IOTA Foundation, the non-profit behind the IOTA ecosystem, has reportedly partnered with Trademark East Africa (TMEA) to provide a lasting solution to one of the biggest challenges facing global trade in relation to paperwork, which clogs up supply chains across the world.
According to the press release shared with Market Tabloid, the partnership is targeted at creating an interconnectivity technology highway for East African businesses and government systems to communicate in a transparent, secure, and instantaneous manner, among the two entities, as well as with international partners.
According to the report, the partnership will enable traders to focus on developing their products and optimizing their business by digitizing bureaucratic processes and moving export documentation to IOTA’s ledger data structure, Tangle.
The system developed through the partnership anchors the key trade documents on the Tangle and shares them with customs in destination countries to fast track the export process and give African companies the capability to challenge others across the world.
The report added that the partnership will enable trade partners, authorities, and logistics companies to collaborate with transparency, trust, and perpetual access to reliable and verified data.
So, by moving export documentation to the IOTA Tangle, traders could drastically reduce their time and monetary costs. They would also virtually eliminate the risks of lost.
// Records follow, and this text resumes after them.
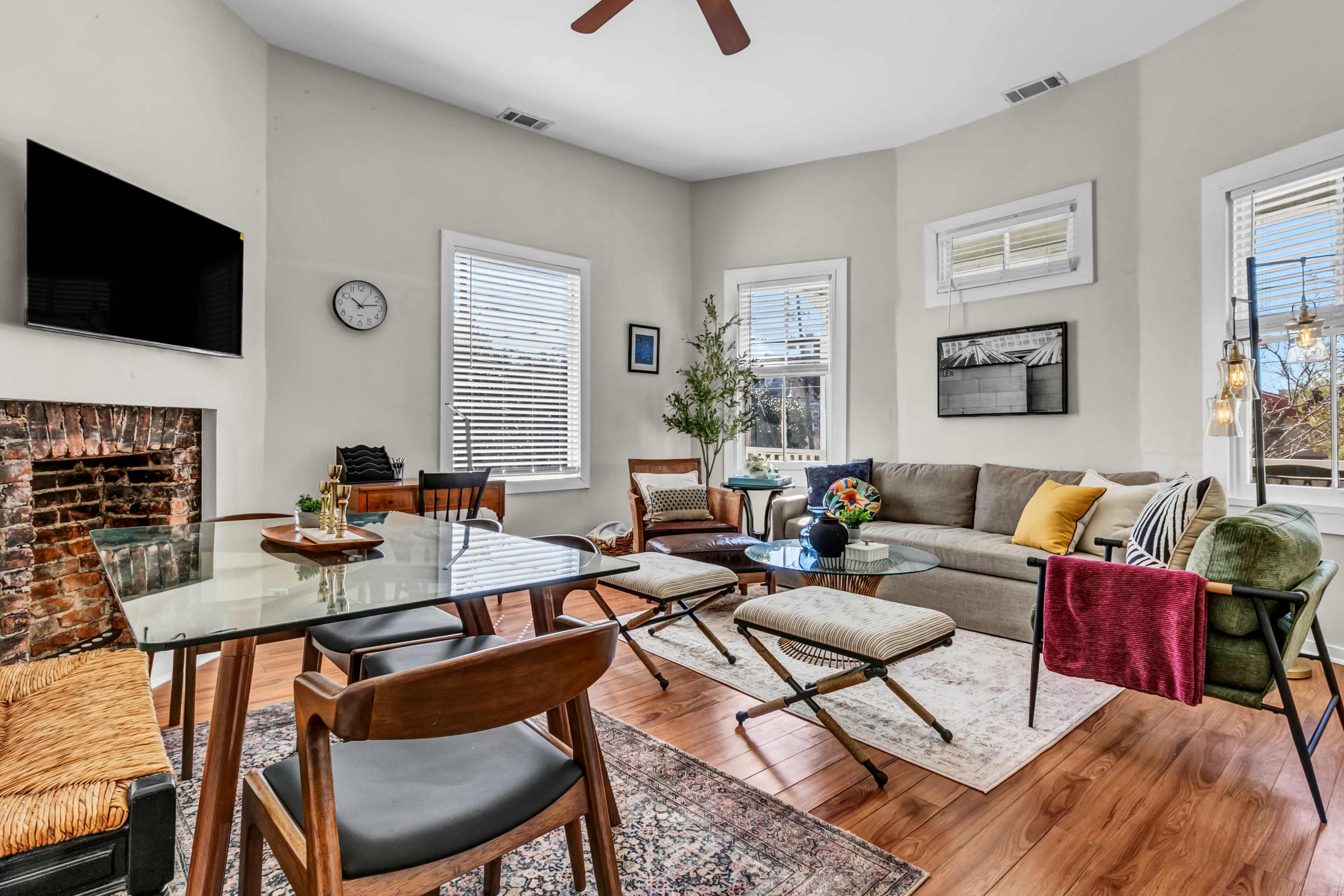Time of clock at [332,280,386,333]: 10:13
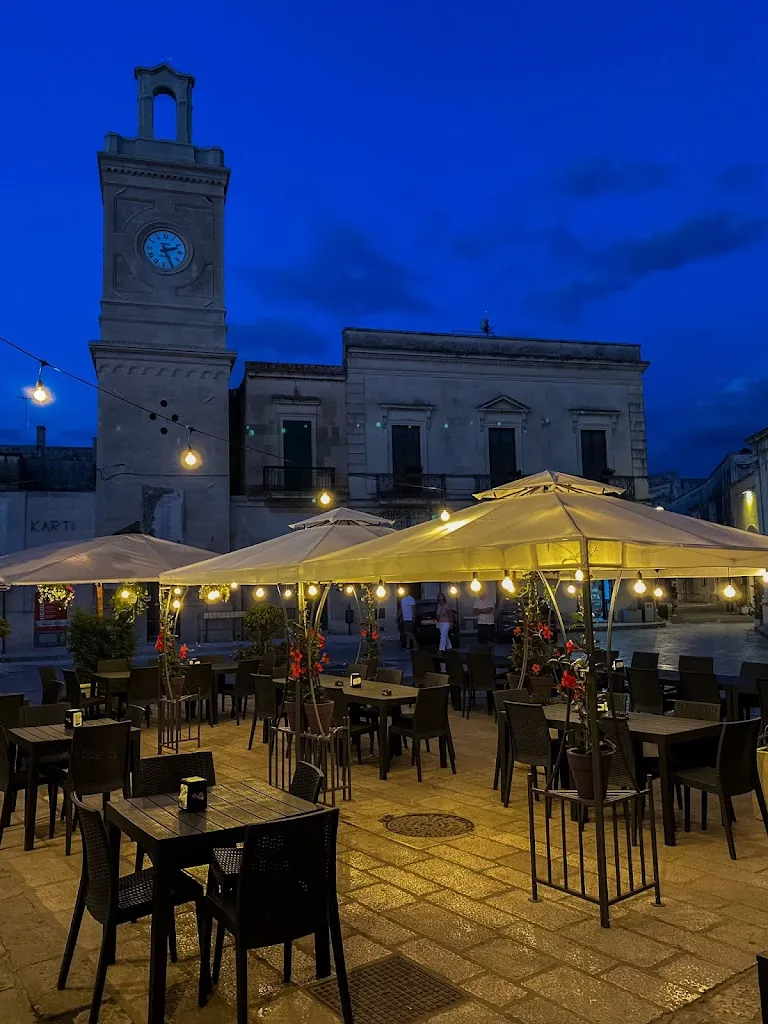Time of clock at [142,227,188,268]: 2:25
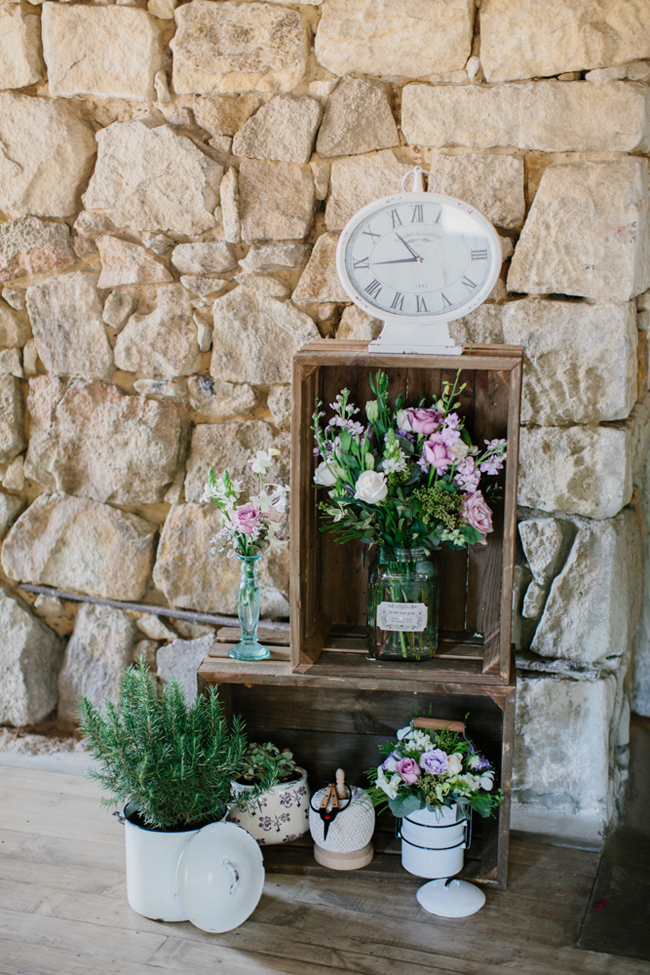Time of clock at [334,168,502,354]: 10:44
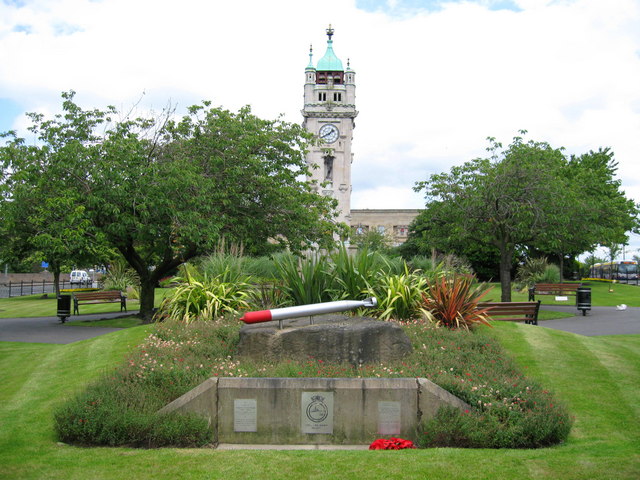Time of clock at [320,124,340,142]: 1:40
The report added that TradeMark East Africa has made the project a strategic priority and extended its contract with the IOTA Foundation to take it to the next level. The next stage is to expand testing into more trade lanes, such as tea export to the UK, fish to Belgium, and textiles to the US, while also working with other governments in East Africa to test the integration of the technology with their border agencies.
The report pointed out that IOTA Foundation plans to engage governments around the world to take advantage of the innovation developed through the partnership, in order to make cross-border trade easy and inclusive.
Reacting to the new development, Head of Global Trade & Supply Chains at IOTA Foundation, Jens Munch Lund-Nielsen, said:
“The technology we use, with the permissionless distributed ledger, is about bringing trust to all these actors at the vital point when they exchange the data. The cost of doing cross-border trade has an enormous effect on the cost of goods, which in turn affects the employment and consumer markets. The Trade Logistics Information Pipeline project will have an enormous impact on all traders in Kenya. It shortens the time goods take to cross borders, it takes out failures, and it makes the product much cheaper overseas.”
Sr. Director Trade Environment at TradeMark East Africa, Alban Odhiambo also said:
“COVID-19 challenged the project as travel became impossible. Despite many challenges the IOTA Foundation has proven to be a steady partner in development and we are excited to enhance our collaboration.”